▸ **Source document**:

"""

Package 'ggwordcloud'

Title: A Word Cloud Geom for 'ggplot2'
Description: Provides a word cloud text geom for 'ggplot2'. Texts are placed so that they do not overlap as in 'ggrepel'. The algorithm used is a variation around the one of 'wordcloud2.js'.
Authors: Erwan Le Pennec [aut, cre], Kamil Slowikowski [aut]
Maintainer: Erwan Le Pennec <[email protected]>
License: GPL-3
Version: 0.6.2
Built: 2024-10-27 04:51:32 UTC
Source: https://github.com/lepennec/ggwordcloud

Help Index


word cloud text geoms

Description

geom_text_wordcloud adds text to the plot using a variation of the wordcloud2.js algorithm. The texts are layered around a spiral centred on the original position. This geom is based on geom_text_repel which in turn is based on geom_text. See the documentation for those functions for more details. By default, the font size is directly linked to the size aesthetic. geom_text_wordcloud_area is an alias, with a different set of default, that chooses a font size so that the area of the text given by the label aesthetic is linked to the size aesthetic. You can also specify a label_content aesthetic that overrides the label after its has been used to choose the font size.

"""

▸ **Directives**:
A. Please reproduce the ggwordcloud documentation verbatim from "word cloud text geoms" up to and including "the font size.".
B. Report every line of the entries that contains the string "bbox".
The entries are unrelated to the ggwordcloud documentation.

▸ **The input**:
"""

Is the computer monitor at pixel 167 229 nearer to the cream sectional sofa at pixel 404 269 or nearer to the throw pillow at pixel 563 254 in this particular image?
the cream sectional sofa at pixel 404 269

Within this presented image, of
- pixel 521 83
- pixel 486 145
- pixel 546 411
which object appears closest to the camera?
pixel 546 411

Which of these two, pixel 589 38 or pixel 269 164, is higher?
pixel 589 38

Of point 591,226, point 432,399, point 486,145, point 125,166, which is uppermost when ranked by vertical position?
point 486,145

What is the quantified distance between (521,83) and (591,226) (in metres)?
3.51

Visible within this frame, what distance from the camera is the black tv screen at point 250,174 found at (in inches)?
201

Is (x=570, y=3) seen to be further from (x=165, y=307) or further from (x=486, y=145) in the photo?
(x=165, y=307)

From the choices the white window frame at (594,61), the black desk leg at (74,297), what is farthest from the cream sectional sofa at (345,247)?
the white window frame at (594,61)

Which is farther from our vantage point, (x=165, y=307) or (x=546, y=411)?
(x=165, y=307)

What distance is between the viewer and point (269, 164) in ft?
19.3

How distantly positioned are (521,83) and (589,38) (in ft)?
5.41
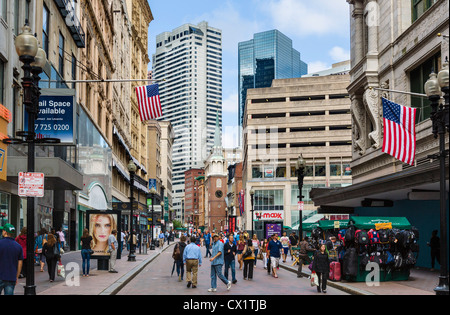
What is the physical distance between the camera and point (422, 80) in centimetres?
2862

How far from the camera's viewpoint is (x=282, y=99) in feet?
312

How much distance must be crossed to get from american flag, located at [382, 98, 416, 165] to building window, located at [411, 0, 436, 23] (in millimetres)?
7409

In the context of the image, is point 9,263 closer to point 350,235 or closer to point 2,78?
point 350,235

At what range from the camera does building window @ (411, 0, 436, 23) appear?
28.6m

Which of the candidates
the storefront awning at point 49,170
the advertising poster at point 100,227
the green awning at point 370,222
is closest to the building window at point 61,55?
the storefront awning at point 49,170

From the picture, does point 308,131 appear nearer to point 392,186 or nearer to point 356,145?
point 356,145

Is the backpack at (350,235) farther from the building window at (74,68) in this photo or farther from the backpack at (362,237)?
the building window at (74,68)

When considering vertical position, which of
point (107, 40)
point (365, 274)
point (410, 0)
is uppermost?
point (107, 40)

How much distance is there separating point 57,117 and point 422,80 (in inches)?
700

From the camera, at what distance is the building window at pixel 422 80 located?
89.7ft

"""
"""

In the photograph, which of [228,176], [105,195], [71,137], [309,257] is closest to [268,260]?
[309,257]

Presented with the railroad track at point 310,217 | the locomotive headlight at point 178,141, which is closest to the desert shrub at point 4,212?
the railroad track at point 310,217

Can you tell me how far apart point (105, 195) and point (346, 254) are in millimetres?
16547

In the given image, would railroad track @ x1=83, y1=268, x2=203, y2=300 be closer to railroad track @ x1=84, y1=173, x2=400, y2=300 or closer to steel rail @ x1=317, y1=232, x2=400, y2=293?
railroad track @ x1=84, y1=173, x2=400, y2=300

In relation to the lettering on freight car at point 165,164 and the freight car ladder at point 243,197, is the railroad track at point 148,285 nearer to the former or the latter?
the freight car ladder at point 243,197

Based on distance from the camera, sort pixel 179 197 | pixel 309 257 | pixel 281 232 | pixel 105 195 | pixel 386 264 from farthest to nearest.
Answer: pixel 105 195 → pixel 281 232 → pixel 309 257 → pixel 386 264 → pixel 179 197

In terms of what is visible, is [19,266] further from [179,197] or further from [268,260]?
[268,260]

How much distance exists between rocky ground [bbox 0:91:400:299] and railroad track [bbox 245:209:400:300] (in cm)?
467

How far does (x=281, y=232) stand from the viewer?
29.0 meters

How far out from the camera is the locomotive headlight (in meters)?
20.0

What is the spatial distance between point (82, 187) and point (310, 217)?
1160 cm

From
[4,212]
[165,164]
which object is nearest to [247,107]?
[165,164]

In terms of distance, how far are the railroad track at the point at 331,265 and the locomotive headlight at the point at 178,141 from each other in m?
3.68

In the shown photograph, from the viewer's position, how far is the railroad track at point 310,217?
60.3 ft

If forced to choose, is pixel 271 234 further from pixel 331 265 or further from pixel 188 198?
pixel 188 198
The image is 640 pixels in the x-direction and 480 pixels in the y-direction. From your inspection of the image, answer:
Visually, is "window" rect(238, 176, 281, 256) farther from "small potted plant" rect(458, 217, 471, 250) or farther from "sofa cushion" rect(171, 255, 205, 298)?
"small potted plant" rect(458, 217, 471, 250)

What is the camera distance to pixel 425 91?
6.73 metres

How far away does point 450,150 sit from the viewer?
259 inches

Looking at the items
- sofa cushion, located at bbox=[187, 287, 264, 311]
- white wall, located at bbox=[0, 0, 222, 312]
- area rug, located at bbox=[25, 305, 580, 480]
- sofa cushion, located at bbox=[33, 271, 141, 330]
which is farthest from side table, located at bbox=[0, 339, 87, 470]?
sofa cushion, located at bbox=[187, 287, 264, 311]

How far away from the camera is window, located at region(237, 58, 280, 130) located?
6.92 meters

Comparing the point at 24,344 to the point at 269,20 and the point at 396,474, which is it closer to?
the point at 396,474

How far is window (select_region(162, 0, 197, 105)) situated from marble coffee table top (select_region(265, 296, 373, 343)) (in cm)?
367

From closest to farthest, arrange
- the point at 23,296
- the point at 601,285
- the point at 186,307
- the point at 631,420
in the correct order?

"""

▸ **Final answers**:
A.
word cloud text geoms

Description

geom_text_wordcloud adds text to the plot using a variation of the wordcloud2.js algorithm. The texts are layered around a spiral centred on the original position. This geom is based on geom_text_repel which in turn is based on geom_text. See the documentation for those functions for more details. By default, the font size is directly linked to the size aesthetic. geom_text_wordcloud_area is an alias, with a different set of default, that chooses a font size so that the area of the text given by the label aesthetic is linked to the size aesthetic. You can also specify a label_content aesthetic that overrides the label after its has been used to choose the font size.

B.
How much distance exists between rocky ground [bbox 0:91:400:299] and railroad track [bbox 245:209:400:300] (in cm)?
- sofa cushion, located at bbox=[187, 287, 264, 311]
- white wall, located at bbox=[0, 0, 222, 312]
- area rug, located at bbox=[25, 305, 580, 480]
- sofa cushion, located at bbox=[33, 271, 141, 330]
which is farthest from side table, located at bbox=[0, 339, 87, 470]?
sofa cushion, located at bbox=[187, 287, 264, 311]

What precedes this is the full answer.